Businesses will be encouraged to implement climate-friendly business practices.

Stakeholders, such as suppliers, customers, and employees, will be able to make informed decisions that align with their values or risk appetite on climate-related issues.

Investors will be able to choose investment schemes or NZX-investments with low climate impact, and they will be able to easily understand the impact of climate change on the future performance of the investment.

Consistency in reporting standards will allow easy comparison between businesses (both in NZ and globally).

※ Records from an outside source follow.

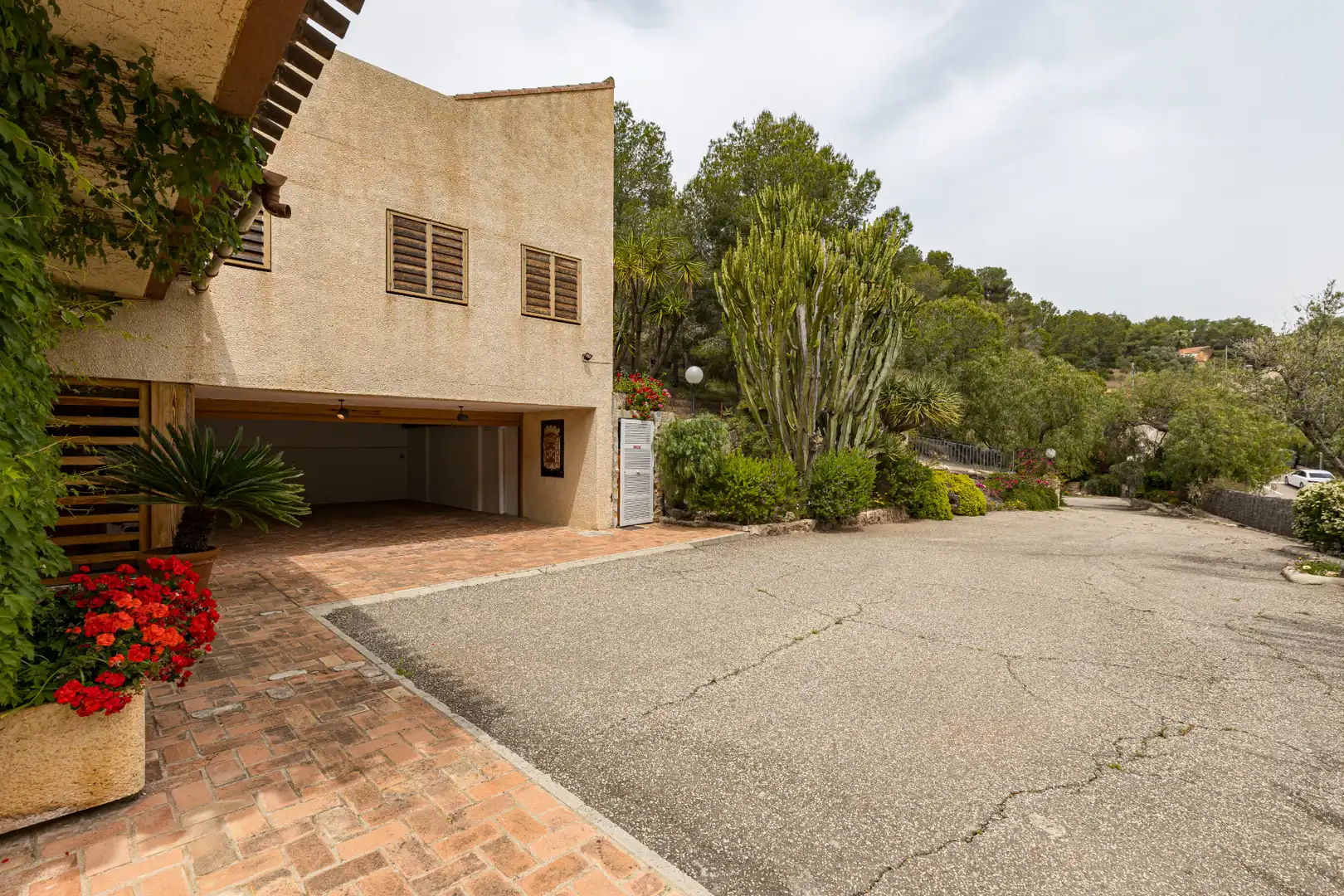Exterior view of Houses for sale in Murcia  with Air Conditioner, Private garden and Terrace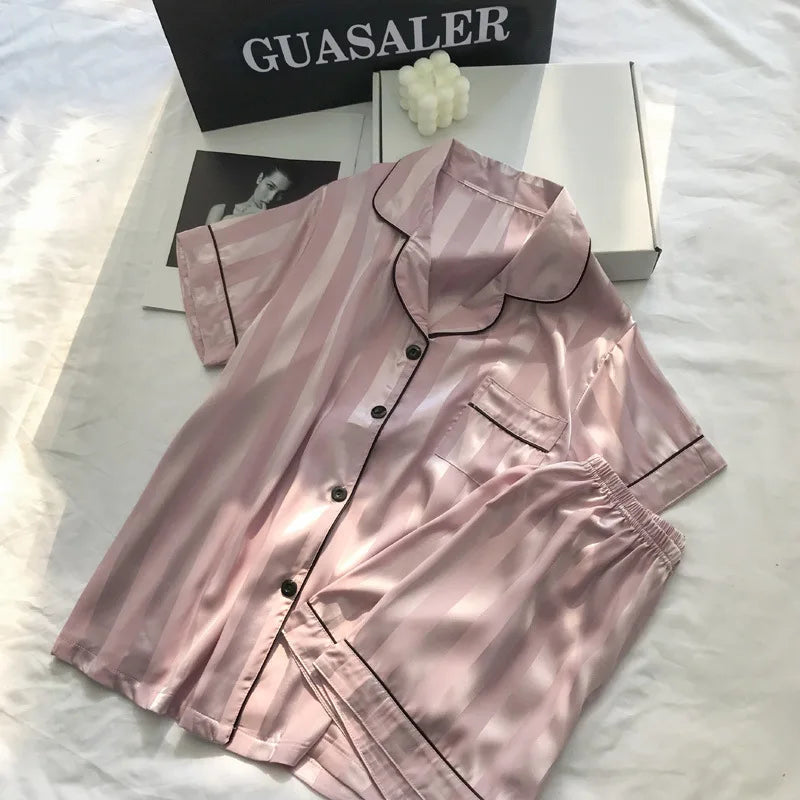 Nordspur | Short Sleeve Pajama Set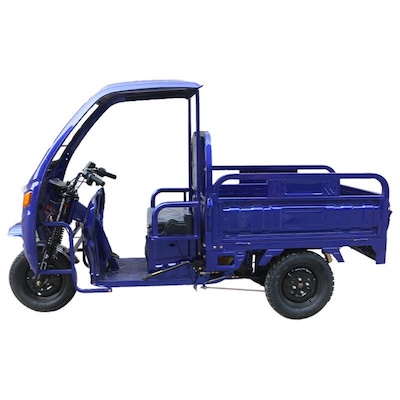 Large Loads Carriage Farm Electric Three Wheels for Farms EEC Certificate Passenger Use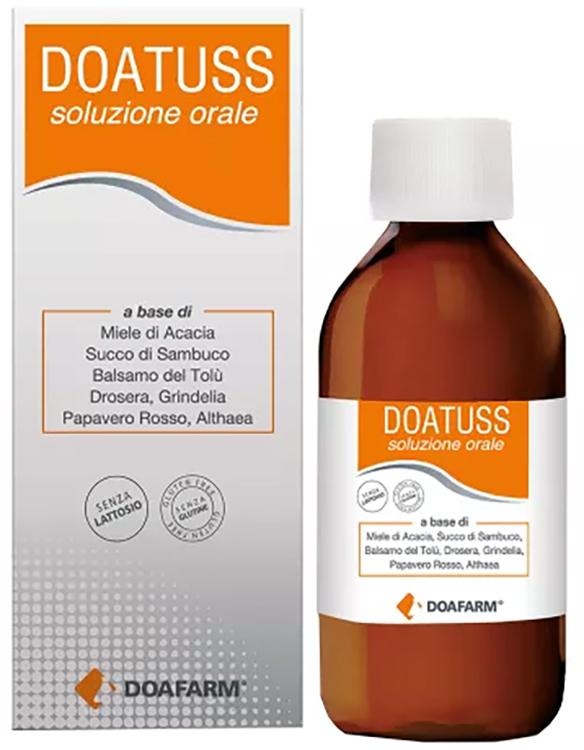 DOATUSS SCIROPPO 150 ML - dottorbianchi.it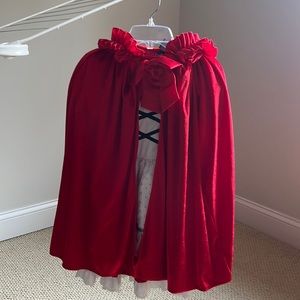 Little Red Riding Hood Costume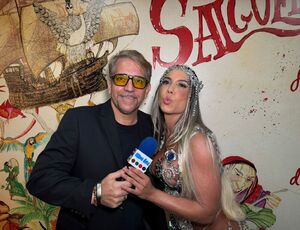 Renata Frisson comanda time de musas do Salgueiro com foco no título de 2026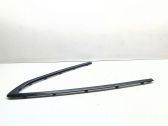 Rear side glass trim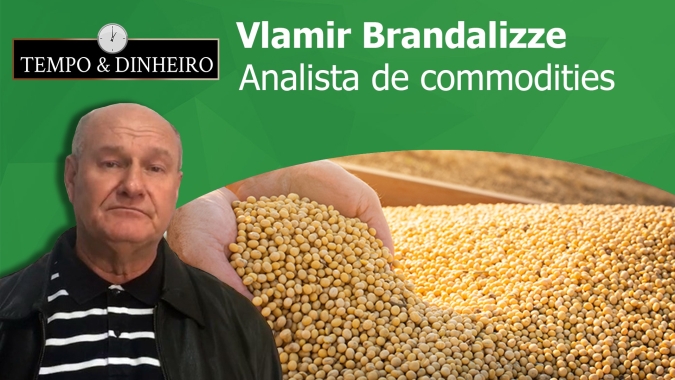 Vlamir Brandalizze: China volta comprar e Soja cresce em Chicago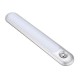 1.6W PIR Motion & Light Sensor Touch Control White / Warm White LED Cabinet Light with Magnet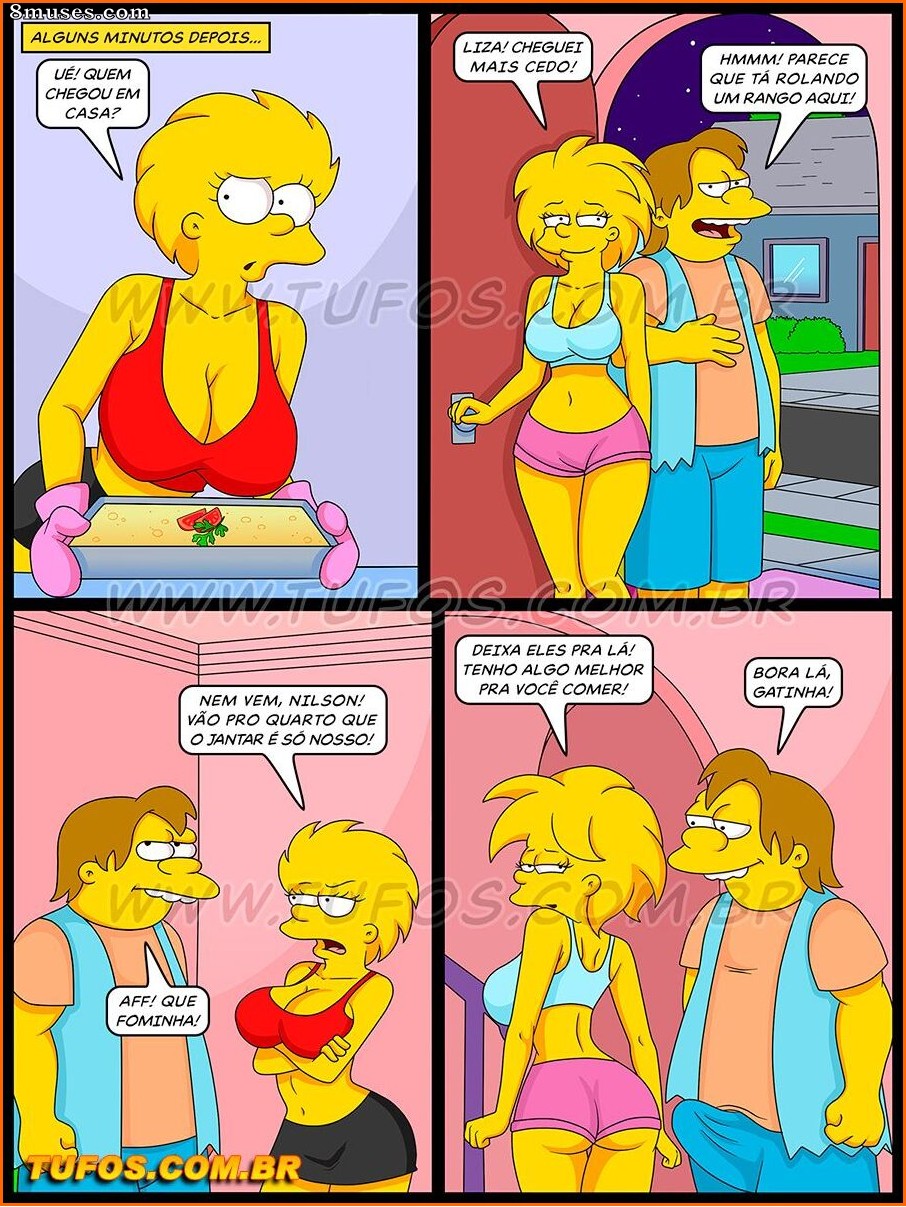 Os Simptoons - Portuguese - Issue 26 - Page 3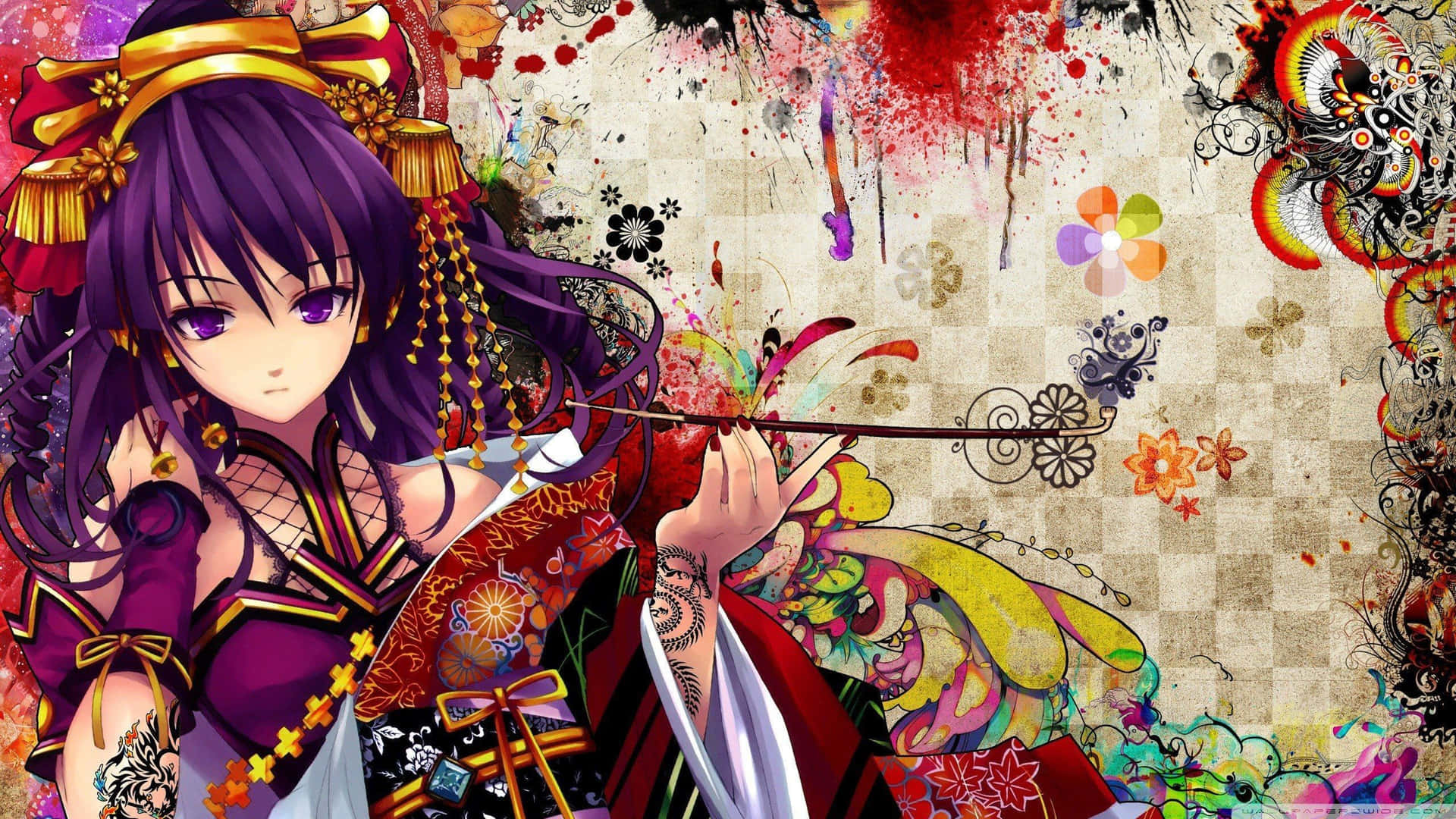 Exploring The Iconic Japanese Anime Aesthetic Background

When will the regime be implemented?

The XRB’s timeline for developing and implementing the standard for Climate-Related Financial Disclosures is to have consultation on the Standards from February to May 2022 with key stakeholders, with publication of the Standards in September 2022, and the first Climate-Related Financial Disclosures will be made in 2023.


Is the proposed NZ regime good enough?

The proposed regime is a good start. But it the proposed coverage is too narrow.  It seems overly focussed on the interests of investors, to the exclusion of other stakeholders such as employees, customers, suppliers – not to mention inhabitants of the planet!

In addition, the narrow coverage is potentially distortionary. We think the crown financial institutions should be subject to the Bill, not just to a letter of Ministerial expectation. In addition, we think government departments, and crown and local authority owned businesses, and large privately-owned businesses or those owned by multinationals, should be subject to the obligations in the Bill, not least because some of them are major emitters and/or compete with listed entities   

We fail to see the logic in that unlisted entities (including those owned by multinationals, or by central or local government) not being required to comply, even though their listed competitors will.  For example, Ports of Auckland v Port of Tauranga, Mobil NZ v Z Energy, Synlait v Open Country Dairy.

LCANZI’s view is that the regime should be compulsory for a wider range of entities, including privately held companies, trusts, limited partnerships, and central and local government organisations, but with a transitional exemption (for say 5 years) for entities with less than $20m assets/$10m revenue. The transitional exemption for smaller business would be a recognition that it will take time to build the expertise required to report Climate-Related Financial Disclosures.

We will be advocating for these improvements in our submission to Parliament on the Bill.


If your business isn’t required to make Climate-Related Financial Disclosures, should it disclose these risks anyway?

Yes, if you can, you should. We acknowledge that it may take some time and resources to do this.

At some point, all businesses are going to have to grapple with their climate impact, and how climate change will impact them. If your business is proactive about this, you will be better prepared. So why not show it on your website for consumers and investors to see? It is a great marketing tool to show that you are going above and beyond to do your bit to combat climate change.

Given the current state of knowledge about climate change risks, our view is that all directors have an obligation (even without compulsory  requirements) to at least consider whether climate risks are potentially material to their company, and to take steps to manage such risks. The proposed Climate‑Related Financial Disclosures framework will present a good way to understand the risks and demonstrate the steps being taken to address them. Some directors are currently doing this, and we encourage all others to do so.